Anti-Doping Lab Qatar, Sports City Road, Sports City, P.O. Box 27775, Doha, Qatar; Department of Pharmacy, Laboratory of Biopharmaceutics and Pharmacokinetics, School of Health Sciences, National and Kapodistrian University of Athens, Panepistimiopolis-Zographou, 15771 Athens, Greece.
Department of Pharmacy, Laboratory of Biopharmaceutics and Pharmacokinetics, School of Health Sciences, National and Kapodistrian University of Athens, Panepistimiopolis-Zographou, 15771 Athens, Greece.
J Pharm Sci. 2019 Jun;108(6):2162-2172. doi: 10.1016/j.xphs.2019.01.017. Epub 2019 Jan 23.

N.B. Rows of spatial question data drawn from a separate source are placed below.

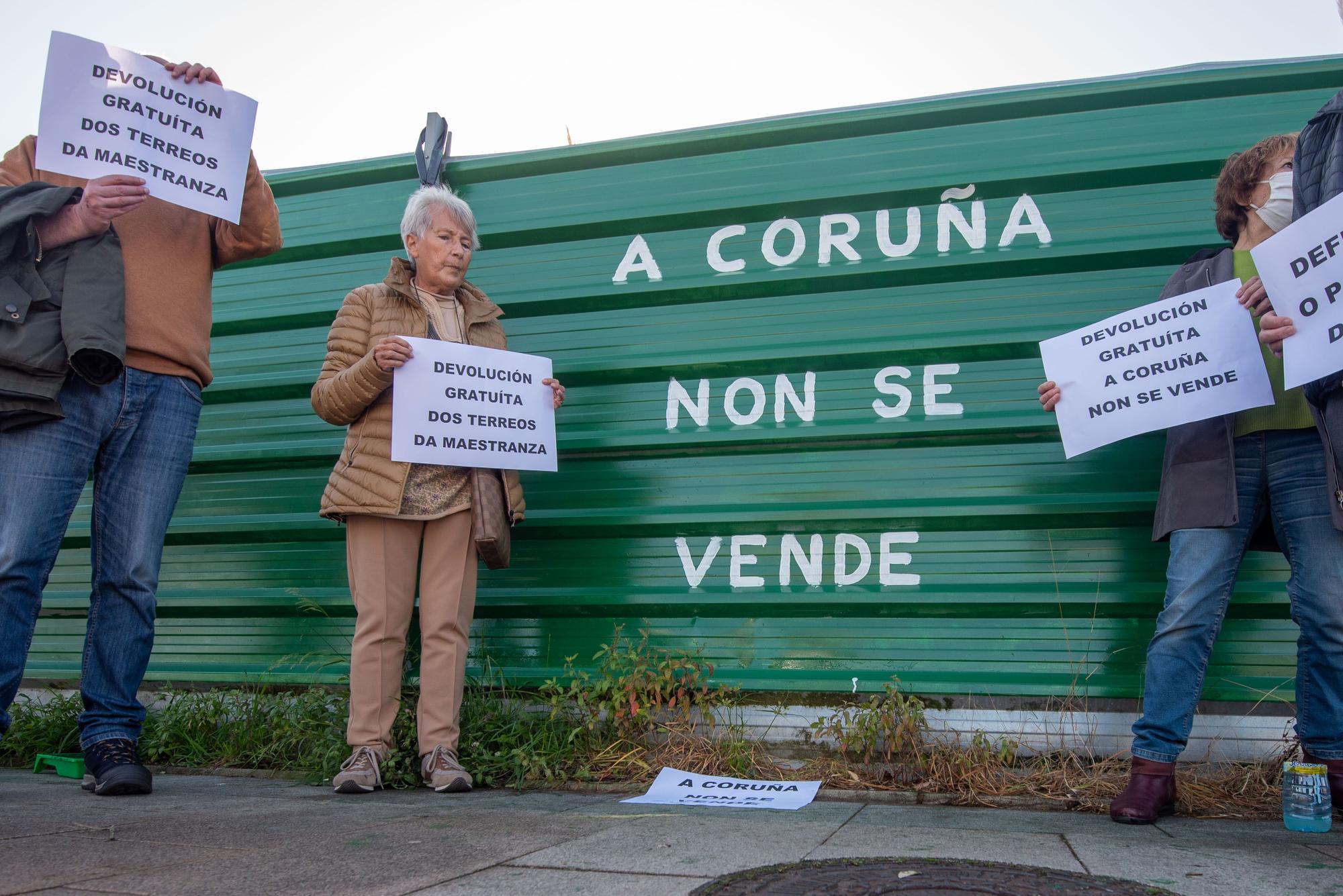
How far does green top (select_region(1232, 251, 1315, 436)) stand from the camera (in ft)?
8.20

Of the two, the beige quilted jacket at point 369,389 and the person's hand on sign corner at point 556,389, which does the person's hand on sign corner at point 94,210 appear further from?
the person's hand on sign corner at point 556,389

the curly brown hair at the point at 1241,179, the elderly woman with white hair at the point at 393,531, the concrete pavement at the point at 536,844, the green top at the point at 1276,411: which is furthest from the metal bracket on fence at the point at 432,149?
the green top at the point at 1276,411

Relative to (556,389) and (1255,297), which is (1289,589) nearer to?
(1255,297)

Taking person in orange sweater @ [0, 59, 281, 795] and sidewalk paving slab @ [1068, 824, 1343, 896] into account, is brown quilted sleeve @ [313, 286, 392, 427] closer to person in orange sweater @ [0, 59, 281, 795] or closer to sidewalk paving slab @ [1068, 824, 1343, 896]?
person in orange sweater @ [0, 59, 281, 795]

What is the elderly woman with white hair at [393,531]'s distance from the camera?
2959mm

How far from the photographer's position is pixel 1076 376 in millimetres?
2832

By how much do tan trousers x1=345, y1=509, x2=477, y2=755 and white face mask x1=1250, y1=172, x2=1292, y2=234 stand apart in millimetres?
2485

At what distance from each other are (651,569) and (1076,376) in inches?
59.9

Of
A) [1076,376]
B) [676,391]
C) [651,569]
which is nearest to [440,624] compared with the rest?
[651,569]

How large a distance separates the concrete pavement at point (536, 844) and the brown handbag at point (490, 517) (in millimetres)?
740

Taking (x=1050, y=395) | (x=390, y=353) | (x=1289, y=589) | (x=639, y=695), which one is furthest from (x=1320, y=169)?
(x=390, y=353)

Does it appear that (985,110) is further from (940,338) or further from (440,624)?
(440,624)

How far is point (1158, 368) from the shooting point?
2678mm

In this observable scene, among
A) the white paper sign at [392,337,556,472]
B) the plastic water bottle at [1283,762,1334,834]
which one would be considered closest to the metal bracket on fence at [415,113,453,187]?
the white paper sign at [392,337,556,472]
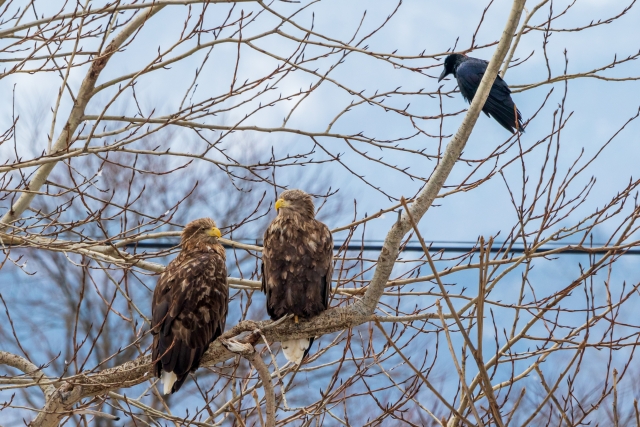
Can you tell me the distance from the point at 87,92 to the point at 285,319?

Excessive fluid intake, that is, hyperhydration, may be adopted by athletes as a masking method during antidoping sample collection to influence the excretion patterns of doping agents and, therefore, manipulate their detection. The aim of this exploratory study was to assess the hyperhydration effect on the detection sensitivity of recombinant human erythropoietin (rHuEPO) by sodium N-lauroyl sarcosinate ("sarkosyl") polyacrylamide gel electrophoresis analysis. The influence of hyperhydration on the serum and urinary pharmacokinetic (PK) profiles of rHuEPO was also investigated. Seven healthy physically active nonsmoking Caucasian males participated in a 31-day clinical study comprising a baseline (days 0, 1-3, and 8-10) and a drug phase (days 15-17, 22-24, and 29-31). Epoetin beta was administered subcutaneously at a single dose of 3000 IU on days 15, 22, and 29. Hyperhydration was applied in the morning on 3 consecutive days (days 1-3, 8-10, 22-24, and 29-31), that is, 0, 24, and 48 h after first fluid ingestion. Water and a commercial sports drink were used as hyperhydration agents (20 mL/kg body weight). Serum and urinary concentration-time profiles were best described by a one-compartment PK model with zero-order absorption. Delayed absorption was observed after hyperhydration and, therefore, lag time was introduced in the PK model. Results showed no significant difference (p > 0.05) on serum or urinary erythropoietin concentrations under hyperhydration conditions. A trend for decreasing volume of distribution and increasing clearance after hyperhydration was observed, mainly after sports drink consumption. However, no significant differences (p > 0.05) due to hyperhydration for any of the serum PK parameters calculated by noncompartmental PK analysis were observed. Renal excretion of endogenous erythropoietin and rHuEPO, as reflected on the urinary cumulative amount, was increased approximately twice after hyperhydration and this supports the nonsignificant difference on the urinary concentrations. Analysis of serum and urine samples was able to detect rHuEPO up to 72 h after drug administration. The detection window of rHuEPO remained unaffected after water or sports drink ingestion. Hyperhydration had no effect on the detection sensitivity of EPO either in serum or urine samples.
过度饮水,即过度水化,可能被运动员用作兴奋剂样本采集时的一种掩盖方法,以影响兴奋剂的排泄模式,从而操纵其检测。本探索性研究的目的是评估通过 N-月桂酰肌氨酸聚丙酰胺凝胶电泳分析(sarkosyl-PAGE)对重组人促红细胞生成素(rHuEPO)检测灵敏度的过度水化影响。还研究了过度水化对 rHuEPO 的血清和尿液药代动力学(PK)谱的影响。七名健康的非吸烟白种男性在一项 31 天的临床研究中参与,该研究包括基线(第 0、1-3 和 8-10 天)和药物阶段(第 15-17、22-24 和 29-31 天)。在第 15、22 和 29 天,每天皮下给予促红素β 3000IU 单剂量。在连续 3 天(第 1-3、8-10、22-24 和 29-31 天)的早晨应用过度水化,即在首次摄入液体后 0、24 和 48 小时。水和一种商业运动饮料被用作过度水化剂(20 毫升/千克体重)。血清和尿液浓度-时间曲线最好用零级吸收的单室 PK 模型描述。过度水化后观察到吸收延迟,因此在 PK 模型中引入了滞后时间。结果表明,在过度水化条件下,血清或尿液中促红细胞生成素浓度无显著差异(p>0.05)。观察到过度水化后分布容积减小和清除率增加的趋势,主要在运动饮料消耗后。然而,通过非房室 PK 分析计算的任何血清 PK 参数,由于过度水化,都没有观察到显著差异(p>0.05)。肾内排泄内源性促红细胞生成素和 rHuEPO,反映在尿累积量上,在过度水化后增加了约两倍,这支持了尿浓度的无显著性差异。对血清和尿液样本的分析能够在药物给药后 72 小时内检测到 rHuEPO。在水或运动饮料摄入后,rHuEPO 的检测窗口保持不变。过度水化对血清或尿液样本中 EPO 的检测灵敏度均无影响。